Feito flor que brota em encruzilhada — tesouro das eras e viajante das sagas —, nada como um livro para viajar e carregar histórias nas pontes entre o passado e o futuro. Vitor conta, e nos encanta, através de seus olhos e poros e se expressa com a mesma liberdade em uma escrita-corpo. Em pulsação de vida, seus poemas são como portas e janelas que nos levam à malandragem das ruas, de mandingas e rezas, dos balanços entre o riso e a memória.
Com muita satisfação, pude deslizar numa deliciosa leitura, onde seus versos versavam, também, em minha vida: senti cheiros e lembrei que beijava a mão da minha avó para pedir a benção. Em suspiros, lágrimas, risos e lembranças que, por vezes, me tiravam os olhos do texto e me via, perdido em mim. Tragado em estímulos vibrantes, entendi que o transe também compõe a leitura, suas palavras, versos e arranjos carregam um profundo poder de expansão.

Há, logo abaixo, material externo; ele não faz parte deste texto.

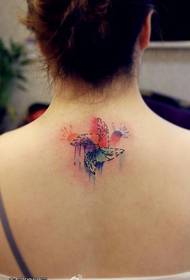 шема на тетоважа на ветерници за ветерници во боја на вратот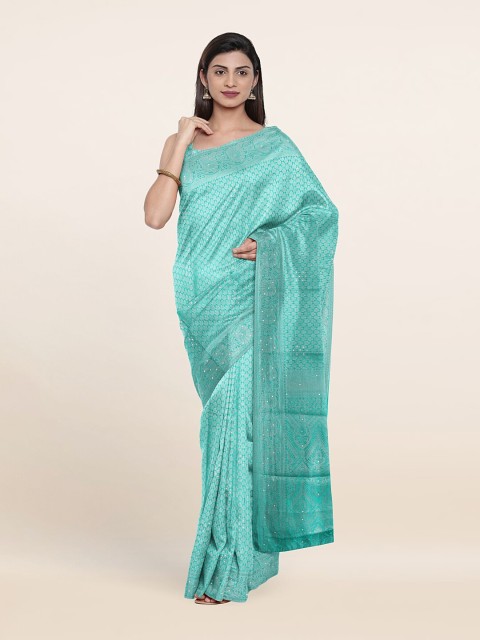 

Pothys Green Woven Design Art Silk Saree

Faca na bainha surge no centro do redemoinho da terra vermelha — cruzeiro do sul que a estrela norteia. A poesia brota, feito brilho de faca no suor da onça, onde suinga o verso e a palavra bebe água. Abundantemente vivo, cria um delicioso contra-ataque para os tempos que tensionam em nossa órbita. Cartografia dos símbolos, a transa dos tempos em uma dança fluida.
A leitura que se refaz em miração: terminamos o poema sob a bruma de seus feitiços, com a palavra que corta, mas também reluz e aponta, e por vezes, descasca os sintomas da caretice que mantém os tempos em constante aflição. Sinais de um tarot tropical, onde os arcanos maiores trazem o cheiro da horta e a chama da vela, que combina com o vermelho da telha das casas do bairro. Lança faróis e aproxima lupas na direção de microdramaturgias que configuram uma vida latente, fora do close das telas e, ao mesmo tempo, enraizada nos baobás que dormem dentro da gente.
Desde “Ladainha” (Parte I) a “Louvação” (Parte II), borrifa plantas de poder e defuma os quatro cantos da casa em charutos de benzer, zelando das mitologias que compõem nosso imaginário. Como uma pérola negra que reluz nosso tesouro ancestral. Poesia e pajelança somadas às mais altas temperaturas. Luzes, cruzes e calçadas. Deslizou pelos poros e transou meu suspiro mais profundo de gratidão e pertencimento.